- The task
Please output the entries below from the line that contains "Of the listed options" through the final line, reproduced exactly and alone.
— Begin Source records —
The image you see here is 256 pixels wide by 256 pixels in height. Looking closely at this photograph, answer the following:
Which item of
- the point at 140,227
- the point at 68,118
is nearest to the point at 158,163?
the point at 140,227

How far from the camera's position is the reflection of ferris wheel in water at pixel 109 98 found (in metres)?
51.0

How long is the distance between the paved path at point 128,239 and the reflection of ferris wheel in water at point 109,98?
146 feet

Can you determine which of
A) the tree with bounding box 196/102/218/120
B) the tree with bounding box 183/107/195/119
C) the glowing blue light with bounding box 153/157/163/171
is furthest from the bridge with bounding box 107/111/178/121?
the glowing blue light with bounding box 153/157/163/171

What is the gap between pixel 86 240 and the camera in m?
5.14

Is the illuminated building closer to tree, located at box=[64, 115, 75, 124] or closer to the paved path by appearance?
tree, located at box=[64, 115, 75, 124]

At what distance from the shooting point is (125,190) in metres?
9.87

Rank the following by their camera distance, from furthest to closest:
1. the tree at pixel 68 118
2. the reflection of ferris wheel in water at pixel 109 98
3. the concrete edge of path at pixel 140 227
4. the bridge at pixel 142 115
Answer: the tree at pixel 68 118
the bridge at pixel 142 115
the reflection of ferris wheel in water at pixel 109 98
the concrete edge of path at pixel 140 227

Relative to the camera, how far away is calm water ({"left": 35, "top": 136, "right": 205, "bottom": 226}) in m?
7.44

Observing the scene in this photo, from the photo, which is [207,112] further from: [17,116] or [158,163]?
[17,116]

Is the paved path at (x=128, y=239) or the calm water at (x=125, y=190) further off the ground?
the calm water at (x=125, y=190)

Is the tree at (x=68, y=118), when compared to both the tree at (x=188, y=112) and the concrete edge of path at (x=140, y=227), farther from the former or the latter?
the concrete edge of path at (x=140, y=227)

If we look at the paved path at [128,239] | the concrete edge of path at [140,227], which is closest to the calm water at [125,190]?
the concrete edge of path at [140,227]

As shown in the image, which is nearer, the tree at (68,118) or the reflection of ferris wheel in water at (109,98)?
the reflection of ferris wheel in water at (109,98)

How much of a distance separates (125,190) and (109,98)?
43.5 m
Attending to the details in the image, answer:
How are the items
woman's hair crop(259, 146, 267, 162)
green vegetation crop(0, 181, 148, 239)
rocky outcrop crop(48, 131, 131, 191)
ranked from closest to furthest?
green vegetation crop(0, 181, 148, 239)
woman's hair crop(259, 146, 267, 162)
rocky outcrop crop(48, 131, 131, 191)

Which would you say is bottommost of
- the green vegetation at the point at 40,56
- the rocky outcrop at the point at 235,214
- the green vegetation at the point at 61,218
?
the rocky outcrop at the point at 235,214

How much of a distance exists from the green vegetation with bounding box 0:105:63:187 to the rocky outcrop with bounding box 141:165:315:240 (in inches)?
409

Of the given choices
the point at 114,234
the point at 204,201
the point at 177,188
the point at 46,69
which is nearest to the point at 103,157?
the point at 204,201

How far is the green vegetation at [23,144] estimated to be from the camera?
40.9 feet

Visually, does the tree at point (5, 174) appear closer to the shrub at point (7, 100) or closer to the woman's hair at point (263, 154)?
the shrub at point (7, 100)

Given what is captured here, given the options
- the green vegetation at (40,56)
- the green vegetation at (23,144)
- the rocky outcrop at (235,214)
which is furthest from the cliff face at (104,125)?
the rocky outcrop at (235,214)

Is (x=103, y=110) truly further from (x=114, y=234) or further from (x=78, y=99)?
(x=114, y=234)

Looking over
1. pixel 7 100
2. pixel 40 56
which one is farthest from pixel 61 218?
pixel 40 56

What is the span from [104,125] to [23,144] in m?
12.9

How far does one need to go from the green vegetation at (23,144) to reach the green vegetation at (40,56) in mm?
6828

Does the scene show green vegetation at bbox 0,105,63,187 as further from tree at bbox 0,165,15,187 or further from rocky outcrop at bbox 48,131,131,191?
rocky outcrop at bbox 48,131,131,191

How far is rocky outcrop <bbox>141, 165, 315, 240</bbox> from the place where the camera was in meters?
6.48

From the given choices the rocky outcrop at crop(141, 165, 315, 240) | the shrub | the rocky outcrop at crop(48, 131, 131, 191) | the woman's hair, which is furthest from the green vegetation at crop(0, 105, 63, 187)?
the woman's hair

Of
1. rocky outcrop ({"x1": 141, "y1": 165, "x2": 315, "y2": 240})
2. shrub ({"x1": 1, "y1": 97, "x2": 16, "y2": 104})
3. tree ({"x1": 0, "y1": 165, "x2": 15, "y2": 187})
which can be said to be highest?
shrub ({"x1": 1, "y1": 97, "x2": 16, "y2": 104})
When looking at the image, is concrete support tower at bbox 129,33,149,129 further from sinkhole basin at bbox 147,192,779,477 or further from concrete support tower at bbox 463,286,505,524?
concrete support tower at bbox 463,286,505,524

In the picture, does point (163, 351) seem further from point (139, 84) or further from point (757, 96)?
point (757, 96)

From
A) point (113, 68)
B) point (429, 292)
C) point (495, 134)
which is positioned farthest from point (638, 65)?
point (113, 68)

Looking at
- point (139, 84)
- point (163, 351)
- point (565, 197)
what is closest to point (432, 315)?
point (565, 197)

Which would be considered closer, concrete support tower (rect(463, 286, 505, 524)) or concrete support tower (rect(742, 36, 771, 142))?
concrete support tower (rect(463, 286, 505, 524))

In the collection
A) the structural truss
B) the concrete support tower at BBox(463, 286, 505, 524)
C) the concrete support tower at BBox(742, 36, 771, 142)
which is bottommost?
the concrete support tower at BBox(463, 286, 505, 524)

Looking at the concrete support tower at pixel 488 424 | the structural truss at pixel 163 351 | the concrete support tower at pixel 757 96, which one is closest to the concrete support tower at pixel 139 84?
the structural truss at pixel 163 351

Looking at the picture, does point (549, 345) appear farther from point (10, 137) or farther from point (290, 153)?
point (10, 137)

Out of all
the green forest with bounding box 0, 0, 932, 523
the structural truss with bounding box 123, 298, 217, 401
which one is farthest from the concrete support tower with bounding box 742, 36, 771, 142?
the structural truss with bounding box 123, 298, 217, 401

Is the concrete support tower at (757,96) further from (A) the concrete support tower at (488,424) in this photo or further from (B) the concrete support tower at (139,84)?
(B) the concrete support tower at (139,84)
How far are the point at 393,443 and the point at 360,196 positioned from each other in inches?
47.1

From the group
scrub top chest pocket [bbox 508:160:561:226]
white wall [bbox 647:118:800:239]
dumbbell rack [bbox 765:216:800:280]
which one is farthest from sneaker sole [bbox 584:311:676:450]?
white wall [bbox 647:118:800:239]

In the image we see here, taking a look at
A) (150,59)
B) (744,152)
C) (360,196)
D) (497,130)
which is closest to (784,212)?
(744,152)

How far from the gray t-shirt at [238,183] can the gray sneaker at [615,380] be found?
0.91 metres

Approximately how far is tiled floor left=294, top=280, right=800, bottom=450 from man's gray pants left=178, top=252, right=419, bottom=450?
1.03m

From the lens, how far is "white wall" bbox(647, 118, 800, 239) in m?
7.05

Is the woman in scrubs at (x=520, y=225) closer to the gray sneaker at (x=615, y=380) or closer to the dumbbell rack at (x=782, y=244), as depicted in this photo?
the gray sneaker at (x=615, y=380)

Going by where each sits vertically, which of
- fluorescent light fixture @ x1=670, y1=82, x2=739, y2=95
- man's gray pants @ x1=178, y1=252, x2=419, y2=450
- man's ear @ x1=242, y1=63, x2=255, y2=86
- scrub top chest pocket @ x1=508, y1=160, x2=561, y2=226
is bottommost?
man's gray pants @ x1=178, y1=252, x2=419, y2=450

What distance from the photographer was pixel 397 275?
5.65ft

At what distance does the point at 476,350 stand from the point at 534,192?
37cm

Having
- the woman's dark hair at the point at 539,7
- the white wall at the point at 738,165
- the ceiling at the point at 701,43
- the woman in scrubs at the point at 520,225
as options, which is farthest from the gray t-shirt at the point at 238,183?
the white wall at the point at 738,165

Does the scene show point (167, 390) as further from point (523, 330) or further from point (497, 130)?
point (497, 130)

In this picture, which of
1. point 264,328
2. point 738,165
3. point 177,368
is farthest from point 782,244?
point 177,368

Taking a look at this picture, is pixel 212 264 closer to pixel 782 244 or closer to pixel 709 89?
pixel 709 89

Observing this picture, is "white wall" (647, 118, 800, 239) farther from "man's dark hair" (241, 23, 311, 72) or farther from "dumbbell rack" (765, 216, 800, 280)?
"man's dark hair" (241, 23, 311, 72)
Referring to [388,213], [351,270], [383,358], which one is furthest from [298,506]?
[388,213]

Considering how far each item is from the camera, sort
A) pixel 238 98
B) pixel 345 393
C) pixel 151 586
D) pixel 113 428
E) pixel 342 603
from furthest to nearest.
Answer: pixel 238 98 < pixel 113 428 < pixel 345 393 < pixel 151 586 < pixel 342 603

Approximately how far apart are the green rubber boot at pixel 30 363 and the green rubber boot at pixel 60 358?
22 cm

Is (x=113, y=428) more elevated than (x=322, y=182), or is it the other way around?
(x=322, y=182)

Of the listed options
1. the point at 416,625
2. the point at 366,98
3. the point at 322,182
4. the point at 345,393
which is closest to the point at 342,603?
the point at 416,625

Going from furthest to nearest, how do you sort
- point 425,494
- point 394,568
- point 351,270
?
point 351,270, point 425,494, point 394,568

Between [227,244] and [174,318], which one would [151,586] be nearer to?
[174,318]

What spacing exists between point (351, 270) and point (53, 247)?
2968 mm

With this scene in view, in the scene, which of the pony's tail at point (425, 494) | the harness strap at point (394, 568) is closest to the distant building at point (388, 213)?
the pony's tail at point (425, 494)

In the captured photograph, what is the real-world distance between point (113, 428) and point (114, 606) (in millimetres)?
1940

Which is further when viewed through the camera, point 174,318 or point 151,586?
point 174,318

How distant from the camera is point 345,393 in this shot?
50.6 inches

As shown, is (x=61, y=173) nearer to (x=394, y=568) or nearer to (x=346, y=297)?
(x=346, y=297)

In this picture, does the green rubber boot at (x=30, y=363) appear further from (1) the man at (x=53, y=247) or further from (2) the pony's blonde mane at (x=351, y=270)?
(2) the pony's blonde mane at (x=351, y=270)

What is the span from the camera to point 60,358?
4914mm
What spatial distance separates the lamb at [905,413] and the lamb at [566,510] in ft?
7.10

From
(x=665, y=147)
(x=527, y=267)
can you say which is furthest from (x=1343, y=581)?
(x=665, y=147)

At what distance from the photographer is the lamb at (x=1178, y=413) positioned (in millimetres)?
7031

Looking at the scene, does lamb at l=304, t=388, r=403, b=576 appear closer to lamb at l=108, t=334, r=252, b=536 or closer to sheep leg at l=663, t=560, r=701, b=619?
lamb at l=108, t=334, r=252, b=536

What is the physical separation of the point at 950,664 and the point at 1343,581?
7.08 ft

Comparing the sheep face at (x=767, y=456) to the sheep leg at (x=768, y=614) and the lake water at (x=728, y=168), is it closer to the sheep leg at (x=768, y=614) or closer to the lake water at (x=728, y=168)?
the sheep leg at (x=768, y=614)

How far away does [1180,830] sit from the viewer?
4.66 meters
— End Source records —
- Expected answer
Of the listed options
1. the point at 416,625
2. the point at 366,98
3. the point at 322,182
4. the point at 345,393
which is closest to the point at 342,603?
the point at 416,625

Going from furthest to nearest, how do you sort
- point 425,494
- point 394,568
- point 351,270
?
point 351,270, point 425,494, point 394,568

Between [227,244] and [174,318], which one would [151,586] be nearer to?
[174,318]

What spacing exists between point (351, 270) and point (53, 247)?
2968 mm

With this scene in view, in the scene, which of the pony's tail at point (425, 494) | the harness strap at point (394, 568) is closest to the distant building at point (388, 213)?
the pony's tail at point (425, 494)

In the captured photograph, what is the real-world distance between point (113, 428) and point (114, 606) (in millimetres)?
1940

Which is further when viewed through the camera, point 174,318 or point 151,586?
point 174,318

How distant from the camera is point 345,393 in this shot?
50.6 inches

As shown, is (x=61, y=173) nearer to (x=394, y=568) or nearer to (x=346, y=297)?
(x=346, y=297)

In this picture, does the green rubber boot at (x=30, y=363) appear further from (1) the man at (x=53, y=247) or further from (2) the pony's blonde mane at (x=351, y=270)?
(2) the pony's blonde mane at (x=351, y=270)

What is the span from the camera to point 60,358?
4914mm
What spatial distance separates the lamb at [905,413] and the lamb at [566,510] in ft?
7.10

From
(x=665, y=147)
(x=527, y=267)
can you say which is furthest from (x=1343, y=581)?
(x=665, y=147)

At what distance from the photographer is the lamb at (x=1178, y=413) positioned (in millimetres)?
7031

Looking at the scene, does lamb at l=304, t=388, r=403, b=576 appear closer to lamb at l=108, t=334, r=252, b=536 or closer to sheep leg at l=663, t=560, r=701, b=619?
lamb at l=108, t=334, r=252, b=536

What is the physical separation of the point at 950,664 and the point at 1343,581?
7.08 ft

Comparing the sheep face at (x=767, y=456) to the sheep leg at (x=768, y=614) and the lake water at (x=728, y=168), is it closer to the sheep leg at (x=768, y=614) or closer to the lake water at (x=728, y=168)?
the sheep leg at (x=768, y=614)

How far away does [1180,830] sit from the viewer?
4.66 meters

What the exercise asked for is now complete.